■ **Short problem**: Convert the lines below, from the one containing "From a camera" through the end of the records, inclusive, into a Markdown table with the columns Row and Line. Leave out any blank lines.

(Excerpts of spatial question records)
☆ ☆ ☆ ☆ ☆
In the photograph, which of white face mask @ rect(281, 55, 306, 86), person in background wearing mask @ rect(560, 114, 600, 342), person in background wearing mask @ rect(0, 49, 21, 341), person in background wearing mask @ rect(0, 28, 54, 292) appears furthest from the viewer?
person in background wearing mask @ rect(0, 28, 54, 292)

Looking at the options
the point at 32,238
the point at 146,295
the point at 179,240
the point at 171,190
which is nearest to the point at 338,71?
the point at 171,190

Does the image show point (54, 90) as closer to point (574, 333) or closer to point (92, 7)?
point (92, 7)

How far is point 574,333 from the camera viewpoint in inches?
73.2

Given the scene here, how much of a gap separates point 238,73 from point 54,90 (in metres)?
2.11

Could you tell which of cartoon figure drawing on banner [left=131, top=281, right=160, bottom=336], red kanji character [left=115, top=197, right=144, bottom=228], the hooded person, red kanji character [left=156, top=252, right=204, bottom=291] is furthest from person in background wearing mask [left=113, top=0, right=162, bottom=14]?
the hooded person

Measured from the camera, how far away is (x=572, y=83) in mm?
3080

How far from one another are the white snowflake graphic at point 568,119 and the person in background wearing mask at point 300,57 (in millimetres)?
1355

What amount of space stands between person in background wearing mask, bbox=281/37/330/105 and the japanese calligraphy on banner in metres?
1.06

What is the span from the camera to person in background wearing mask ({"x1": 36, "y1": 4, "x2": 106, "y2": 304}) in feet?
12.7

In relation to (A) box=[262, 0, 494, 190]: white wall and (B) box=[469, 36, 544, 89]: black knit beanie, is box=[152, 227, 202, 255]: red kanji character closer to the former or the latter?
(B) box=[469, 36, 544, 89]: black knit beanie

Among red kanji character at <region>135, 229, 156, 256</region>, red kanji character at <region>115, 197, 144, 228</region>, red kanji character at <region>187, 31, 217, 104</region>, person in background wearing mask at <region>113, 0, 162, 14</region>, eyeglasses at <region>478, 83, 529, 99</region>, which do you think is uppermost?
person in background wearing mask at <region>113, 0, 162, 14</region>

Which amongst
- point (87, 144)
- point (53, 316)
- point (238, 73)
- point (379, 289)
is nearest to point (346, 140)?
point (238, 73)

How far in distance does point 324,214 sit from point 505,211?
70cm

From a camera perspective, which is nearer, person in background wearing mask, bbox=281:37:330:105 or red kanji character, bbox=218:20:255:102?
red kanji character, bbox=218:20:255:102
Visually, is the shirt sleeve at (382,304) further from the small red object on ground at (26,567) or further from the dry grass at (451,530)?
☆ ☆ ☆ ☆ ☆
■ **Problem solution**:
| Row | Line |
|---|---|
| 1 | From a camera perspective, which is nearer, person in background wearing mask, bbox=281:37:330:105 or red kanji character, bbox=218:20:255:102? |
| 2 | red kanji character, bbox=218:20:255:102 |
| 3 | Visually, is the shirt sleeve at (382,304) further from the small red object on ground at (26,567) or further from the dry grass at (451,530)? |